Je n’explique pas car j’insiste : je ne suis vraiment pas dans le conseil ! Je suis en coaching, donc je fais dire, je fais prendre conscience. Le conseil m’intéresse très peu, et puis il n’y a pas de pérennité dans le conseil, enfin selon moi. Bien entendu je leur donne des outils, toujours en les faisant prendre conscience ! Je suis vraiment rentrée dans le coaching, je suis presque née avec cette façon de faire, parce que je trouve que c’est quelque chose de plus pérenne. Lorsque je suis sur le terrain et que je forme des équipes, je vais aussi faire en sorte de leur faire accepter les différences, les spécificités et l’importance de leur fonction au sein de l’entreprise, les revaloriser, revaloriser leur image etc… il s’agit à la fois de leur image interne et externe, et je leur fais faire, sans jamais faire à leur place ! Pour les femmes je vais leur faire prendre conscience de leur féminité, de leurs ressources, afin de les valoriser, bien entendu pour les hommes mon approche va être différente ! Je vais essentiellement travailler avec eux sur la relation entre la fonction, le secteur, leur représentativité, leur exemplarité et leur image, et donc l’image de l’entreprise.

Est-ce fréquent de constater une sorte de décalage entre la personne et la fonction qu’elle occupe ?

Oui parfois il y a un réel manque d’adéquation entre la fonction et l’image, un manque de représentativité aussi, cela peut être aussi dans le management, un défaut d’exemplarité qui va être matérialisé par une image inadéquate, ou un comportement.

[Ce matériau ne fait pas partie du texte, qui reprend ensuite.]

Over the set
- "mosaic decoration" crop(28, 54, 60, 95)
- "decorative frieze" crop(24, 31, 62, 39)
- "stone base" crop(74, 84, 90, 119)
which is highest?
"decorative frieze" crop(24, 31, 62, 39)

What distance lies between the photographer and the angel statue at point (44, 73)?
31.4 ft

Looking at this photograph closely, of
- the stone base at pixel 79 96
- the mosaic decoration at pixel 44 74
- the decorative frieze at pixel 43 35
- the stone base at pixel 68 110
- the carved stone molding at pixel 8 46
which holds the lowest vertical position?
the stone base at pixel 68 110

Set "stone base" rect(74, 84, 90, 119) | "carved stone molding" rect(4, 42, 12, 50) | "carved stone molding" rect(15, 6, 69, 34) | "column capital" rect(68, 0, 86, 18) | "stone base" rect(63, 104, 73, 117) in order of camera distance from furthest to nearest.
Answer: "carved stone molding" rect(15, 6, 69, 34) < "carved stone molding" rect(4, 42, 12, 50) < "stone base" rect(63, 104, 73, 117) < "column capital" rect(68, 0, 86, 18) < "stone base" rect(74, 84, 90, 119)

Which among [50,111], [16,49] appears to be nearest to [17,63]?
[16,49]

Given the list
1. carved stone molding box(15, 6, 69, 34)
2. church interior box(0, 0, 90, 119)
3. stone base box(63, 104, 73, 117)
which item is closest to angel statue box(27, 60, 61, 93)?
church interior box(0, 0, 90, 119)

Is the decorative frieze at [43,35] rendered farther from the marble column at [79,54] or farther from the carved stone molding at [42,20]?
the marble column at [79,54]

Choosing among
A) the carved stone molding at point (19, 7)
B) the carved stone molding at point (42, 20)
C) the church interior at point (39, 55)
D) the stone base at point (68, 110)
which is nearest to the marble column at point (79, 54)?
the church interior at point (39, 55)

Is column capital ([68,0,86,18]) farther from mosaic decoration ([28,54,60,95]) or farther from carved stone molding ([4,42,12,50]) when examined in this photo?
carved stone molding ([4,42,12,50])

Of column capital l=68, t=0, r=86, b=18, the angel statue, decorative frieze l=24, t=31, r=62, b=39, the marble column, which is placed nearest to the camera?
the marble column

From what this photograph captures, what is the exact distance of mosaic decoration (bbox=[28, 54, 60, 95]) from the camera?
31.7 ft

Et lorsqu’il s’agit de comportement, celui-ci est il facilement décelable ?

Pas toujours chez le coaché lui-même, cela est bien souvent décelé par un N+1, mais c’est aussi mon travail que de savoir déceler ce qui ne se voit pas de prime abord ! La peur de la prise de responsabilités par exemple, il y a toute cette partie très mouvante de savoir que «je me dirige vers l’inconnu, alors dois-je m’agripper à ce que je connais déjà», c’est sur cette partie un peu informe que je vais intervenir, et c’est tout à fait passionnant car ce n’est pas autre chose que l’image ! Je vais donc aider la personne à prendre ses marques et à rentrer dans sa nouvelle fonction.

Alors mon Image c’est mon attitude, ma posture, mes vêtements, mes cheveux… à partir de là vous avez les éléments pour faire avancer ?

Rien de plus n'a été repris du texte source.